Start of Block

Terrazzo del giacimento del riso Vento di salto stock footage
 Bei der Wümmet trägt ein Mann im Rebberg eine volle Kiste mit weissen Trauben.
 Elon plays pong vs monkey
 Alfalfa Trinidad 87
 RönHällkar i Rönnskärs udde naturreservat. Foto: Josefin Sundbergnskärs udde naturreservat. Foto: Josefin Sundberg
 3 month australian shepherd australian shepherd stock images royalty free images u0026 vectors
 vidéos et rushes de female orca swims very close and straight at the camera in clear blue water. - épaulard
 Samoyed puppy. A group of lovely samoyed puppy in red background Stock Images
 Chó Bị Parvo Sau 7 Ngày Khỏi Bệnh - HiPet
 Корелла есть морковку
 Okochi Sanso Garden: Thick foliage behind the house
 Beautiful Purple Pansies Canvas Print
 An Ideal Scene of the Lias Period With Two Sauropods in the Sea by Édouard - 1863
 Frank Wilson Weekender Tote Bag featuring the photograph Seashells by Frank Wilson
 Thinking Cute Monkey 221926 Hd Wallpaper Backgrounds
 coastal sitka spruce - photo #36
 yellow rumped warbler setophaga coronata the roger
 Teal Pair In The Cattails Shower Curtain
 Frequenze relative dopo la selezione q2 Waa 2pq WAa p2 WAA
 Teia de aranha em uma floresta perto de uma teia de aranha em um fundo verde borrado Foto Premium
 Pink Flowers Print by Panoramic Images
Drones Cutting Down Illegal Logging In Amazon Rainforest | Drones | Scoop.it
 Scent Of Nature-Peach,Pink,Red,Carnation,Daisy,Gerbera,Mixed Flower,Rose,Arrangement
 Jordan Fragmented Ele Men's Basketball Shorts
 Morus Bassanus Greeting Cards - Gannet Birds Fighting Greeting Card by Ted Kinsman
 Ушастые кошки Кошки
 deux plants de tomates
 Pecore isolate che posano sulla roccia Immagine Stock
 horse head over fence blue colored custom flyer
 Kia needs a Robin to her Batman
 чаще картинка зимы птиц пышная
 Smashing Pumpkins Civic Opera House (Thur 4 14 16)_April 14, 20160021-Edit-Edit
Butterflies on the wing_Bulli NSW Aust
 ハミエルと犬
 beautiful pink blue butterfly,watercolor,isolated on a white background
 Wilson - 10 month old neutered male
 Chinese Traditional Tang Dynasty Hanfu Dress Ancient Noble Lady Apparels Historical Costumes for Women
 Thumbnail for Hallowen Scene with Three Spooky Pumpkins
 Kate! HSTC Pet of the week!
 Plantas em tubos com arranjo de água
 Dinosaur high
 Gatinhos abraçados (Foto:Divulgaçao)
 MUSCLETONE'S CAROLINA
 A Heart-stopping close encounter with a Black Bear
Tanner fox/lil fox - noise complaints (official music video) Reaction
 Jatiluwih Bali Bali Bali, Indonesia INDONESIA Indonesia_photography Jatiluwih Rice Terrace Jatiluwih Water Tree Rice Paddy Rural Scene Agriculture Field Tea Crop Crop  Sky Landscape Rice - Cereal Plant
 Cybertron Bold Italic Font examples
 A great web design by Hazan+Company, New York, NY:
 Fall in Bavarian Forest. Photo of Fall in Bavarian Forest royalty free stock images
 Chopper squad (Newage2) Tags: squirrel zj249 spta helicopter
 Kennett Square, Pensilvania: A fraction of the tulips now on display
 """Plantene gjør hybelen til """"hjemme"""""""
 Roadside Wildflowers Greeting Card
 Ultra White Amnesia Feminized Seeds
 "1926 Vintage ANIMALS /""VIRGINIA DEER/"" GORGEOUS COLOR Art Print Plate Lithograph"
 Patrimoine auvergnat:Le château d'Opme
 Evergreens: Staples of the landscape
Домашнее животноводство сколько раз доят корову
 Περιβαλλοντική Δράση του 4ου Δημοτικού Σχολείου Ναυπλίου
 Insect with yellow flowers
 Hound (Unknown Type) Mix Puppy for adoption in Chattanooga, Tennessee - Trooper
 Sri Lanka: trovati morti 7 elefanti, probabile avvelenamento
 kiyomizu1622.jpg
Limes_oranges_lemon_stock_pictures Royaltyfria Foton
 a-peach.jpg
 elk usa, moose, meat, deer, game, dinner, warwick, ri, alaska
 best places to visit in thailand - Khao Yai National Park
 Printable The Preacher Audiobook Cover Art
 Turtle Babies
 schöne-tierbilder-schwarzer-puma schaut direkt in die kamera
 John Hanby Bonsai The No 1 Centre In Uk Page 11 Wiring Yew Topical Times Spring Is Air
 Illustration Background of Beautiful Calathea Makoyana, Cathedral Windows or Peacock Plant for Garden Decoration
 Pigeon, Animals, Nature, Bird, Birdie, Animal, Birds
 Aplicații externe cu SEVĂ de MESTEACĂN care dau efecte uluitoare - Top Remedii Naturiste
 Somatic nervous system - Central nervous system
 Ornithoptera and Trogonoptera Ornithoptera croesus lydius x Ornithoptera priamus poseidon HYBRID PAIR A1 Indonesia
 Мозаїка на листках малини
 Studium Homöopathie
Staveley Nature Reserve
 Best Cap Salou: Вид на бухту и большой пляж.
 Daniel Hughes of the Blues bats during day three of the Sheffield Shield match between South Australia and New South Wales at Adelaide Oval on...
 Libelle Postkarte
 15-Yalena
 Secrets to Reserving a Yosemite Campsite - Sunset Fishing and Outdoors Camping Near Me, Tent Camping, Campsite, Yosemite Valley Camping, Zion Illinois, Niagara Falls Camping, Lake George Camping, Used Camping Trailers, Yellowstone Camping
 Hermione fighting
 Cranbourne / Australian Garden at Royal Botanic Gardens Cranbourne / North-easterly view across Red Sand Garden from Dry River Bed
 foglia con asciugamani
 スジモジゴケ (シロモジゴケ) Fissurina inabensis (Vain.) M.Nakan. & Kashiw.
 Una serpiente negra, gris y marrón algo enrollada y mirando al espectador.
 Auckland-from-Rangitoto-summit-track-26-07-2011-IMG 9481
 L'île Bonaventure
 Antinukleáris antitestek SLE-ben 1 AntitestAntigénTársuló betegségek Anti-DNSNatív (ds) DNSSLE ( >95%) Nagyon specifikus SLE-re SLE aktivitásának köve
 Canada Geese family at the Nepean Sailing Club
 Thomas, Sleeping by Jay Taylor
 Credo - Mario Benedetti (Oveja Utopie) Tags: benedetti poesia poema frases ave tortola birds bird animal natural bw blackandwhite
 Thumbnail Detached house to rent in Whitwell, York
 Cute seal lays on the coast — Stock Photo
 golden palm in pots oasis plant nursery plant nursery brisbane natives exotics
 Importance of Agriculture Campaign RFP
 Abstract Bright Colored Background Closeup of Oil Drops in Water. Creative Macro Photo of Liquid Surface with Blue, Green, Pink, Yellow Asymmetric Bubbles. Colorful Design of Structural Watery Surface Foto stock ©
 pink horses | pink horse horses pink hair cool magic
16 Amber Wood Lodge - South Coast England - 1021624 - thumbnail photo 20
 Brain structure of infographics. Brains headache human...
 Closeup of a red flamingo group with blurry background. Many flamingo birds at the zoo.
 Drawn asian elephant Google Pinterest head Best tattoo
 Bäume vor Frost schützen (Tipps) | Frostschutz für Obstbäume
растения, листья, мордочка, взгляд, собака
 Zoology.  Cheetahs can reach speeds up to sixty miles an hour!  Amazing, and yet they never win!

End of Block

#### Assignment:
The response must consist solely of the lines from the one with "Brain structure of" through the end of the listing above, copied exactly; please include the first and the last.

#### Response box:
 Brain structure of infographics. Brains headache human...
 Closeup of a red flamingo group with blurry background. Many flamingo birds at the zoo.
 Drawn asian elephant Google Pinterest head Best tattoo
 Bäume vor Frost schützen (Tipps) | Frostschutz für Obstbäume
растения, листья, мордочка, взгляд, собака
 Zoology.  Cheetahs can reach speeds up to sixty miles an hour!  Amazing, and yet they never win!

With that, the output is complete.